Culture

You can buy the royalty rights to the ‘Shrek’ soundtracks for $2.3M

ISTANBUL, TURKEY - OCTOBER 09: (BILD ZEITUNG OUT) A wax figure of Shrek is seen at Madame Tussauds W...

$2.3M

The price of a masterpiece.

Royalty Exchange

DeFodi Images/DeFodi Images/Getty Images

Most online advertisements promising to earn you passive income are a scam, but this one is anything but. Royalty rights to the soundtracks for the Shrek franchise are up for sale, guaranteeing perpetual income whenever the music is played for the rest of your life.
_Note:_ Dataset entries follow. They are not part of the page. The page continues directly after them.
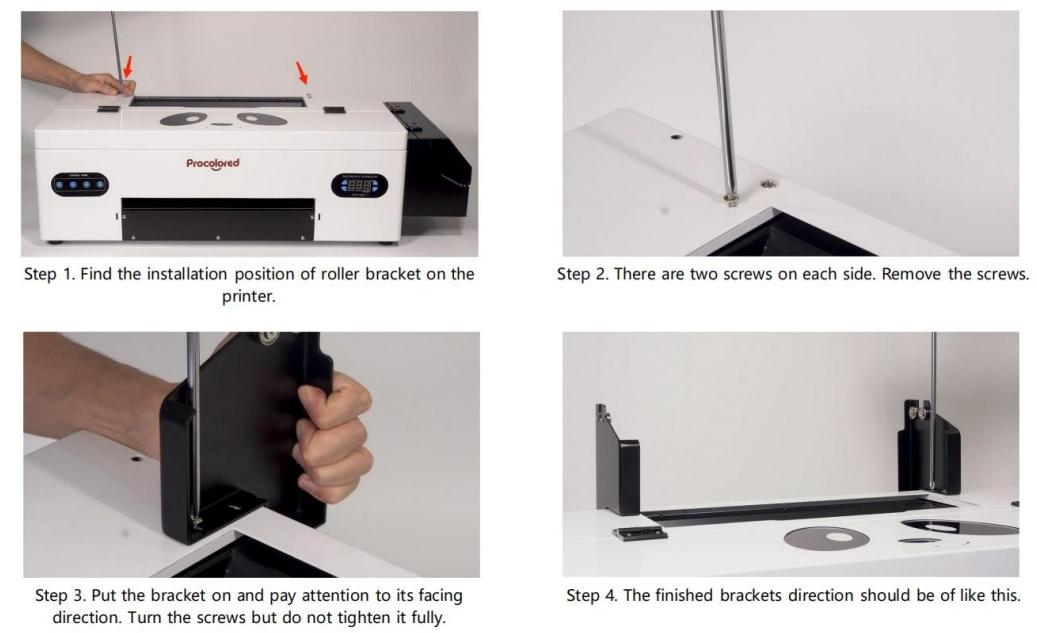 Procolored

Step 1. Find the installation position of roller bracket on the printer.

Step 2. There are two screws on each side. Remove the screws.

Step 3. Put the bracket on and pay attention to its facing direction. Turn the screws but do not tighten it fully.

Step 4. The finished brackets direction should be of like this.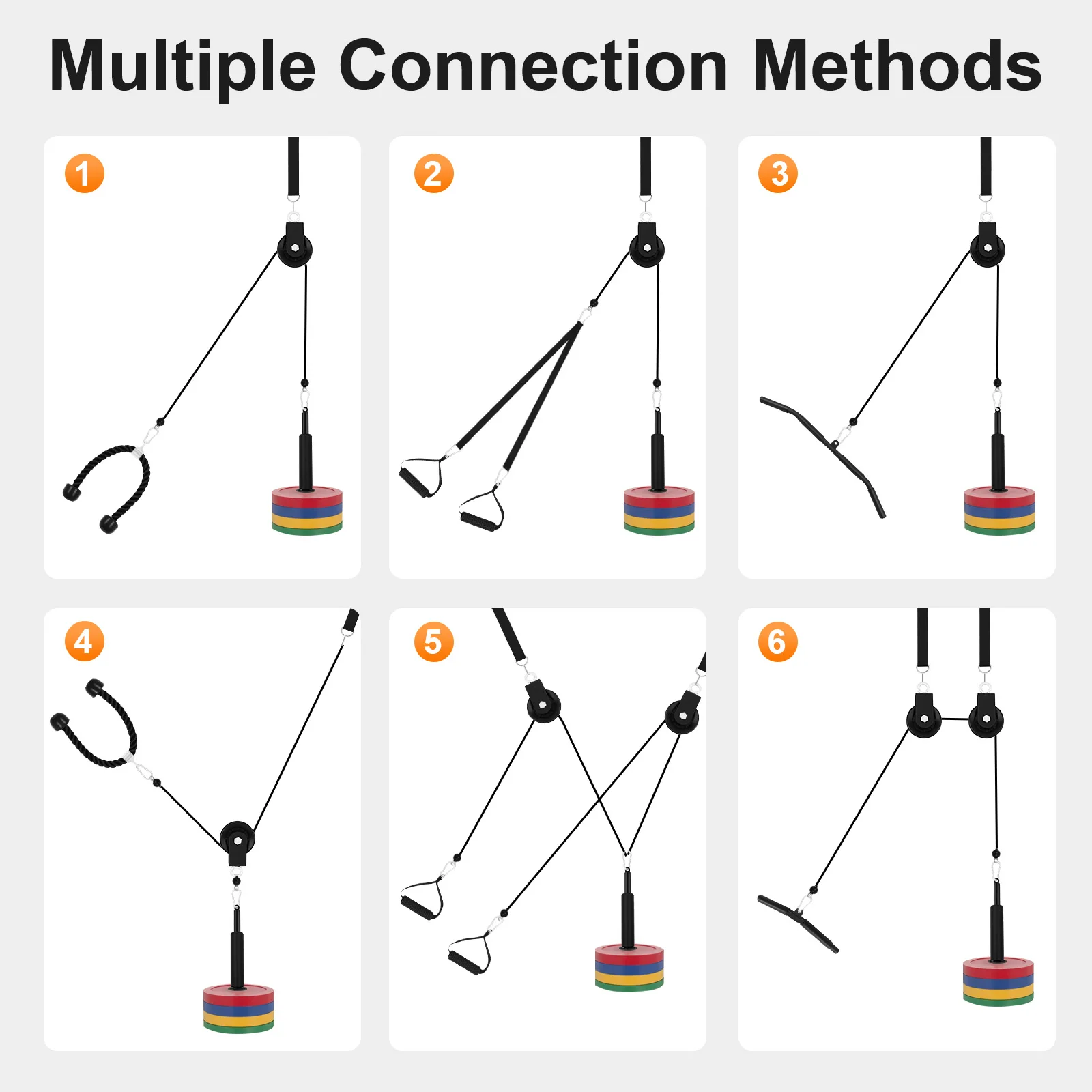 Multiple Connection Methods

1

2

3

4

5

6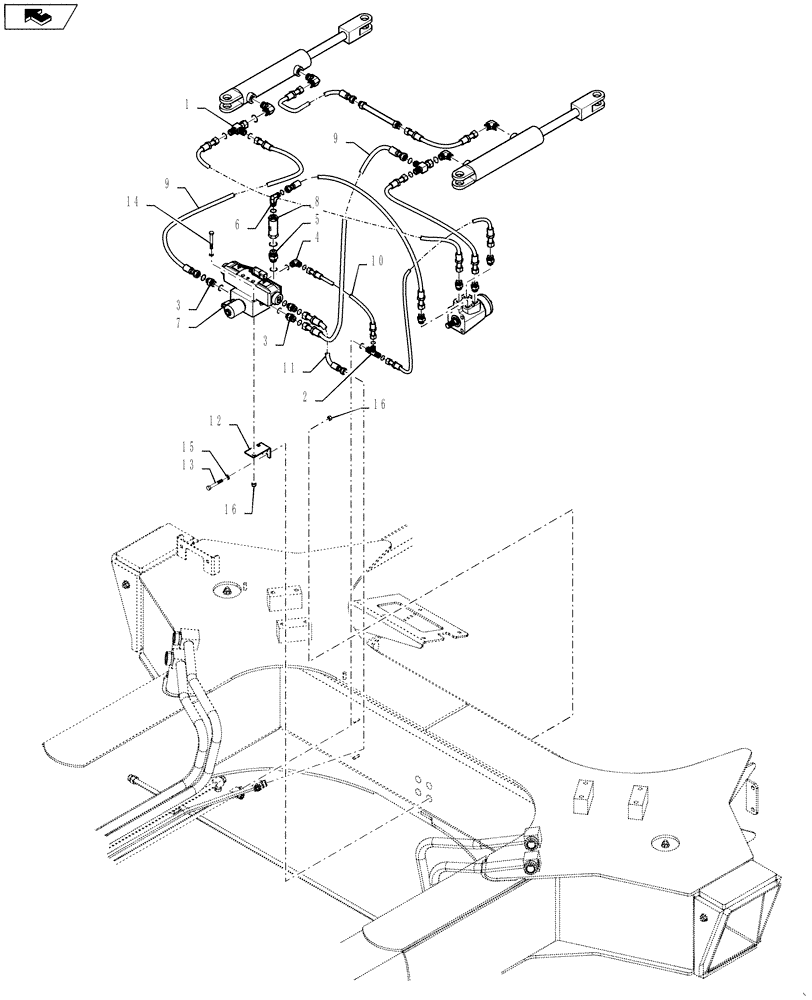 1
9
9
14
6
8
5
4
10
3
7
3
11
2
16
12
15
13
16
For just $2.3 million, you will earn money whenever a Shrek movie is played on TV, streamed online, as well as whenever music is played directly from the soundtracks.

The catalog of movies the royalties cover include Shrek, Shrek 2, Shrek the Third, and Shrek Forever After. It also earns money from the holiday TV special Shrek The Halls, and funnily enough, the royalties even extend to I Am Legend, the 2007 apocalyptic Will Smith movie, because a scene from Shrek appears prominently in the film.

Math — Royalty Exchange, the platform that’s hosting the sale, says that the royalty rights up for sale generated $235,003 in 2020 with earnings having grown 33 percent over the previous year. So the purchase price is ten times its earnings in the past year. And since the revenues are apparently increasing year-over-year, it should take you less than ten years to recoup your cost, after which all earnings would be straight profit.

A breakdown of earnings from the royalties over the past 12 months show that Shrek is still quite popular. Royalty Exchange

Staying power — The data that’s included in the listing is quite revealing, and shows how Shrek movies continue to generate a significant sum of money two decades after their initial premiere. There’s certainly a risk that earnings from television broadcasts — a big contributor to the royalty payments — could dry up, as networks move into streaming and begin developing their own content. But Shrek is an iconic character, and the data suggests people still love him.

A fifth film was canceled prior to the release of the fourth, then was revived in 2016 before being shelved again. It’s unclear if that movie will ever see the light of day, but Shrek was deemed “culturally significant” by the Library of Congress and in 2020 it was selected for preservation in the National Film Registry. Shrek has also periodically become a source of memes. So it’s still is alive and well in the culture’s consciousness.

If you have faith that the green ogre has staying power, you can buy the royalty rights now for the asking price or try making a smaller offer.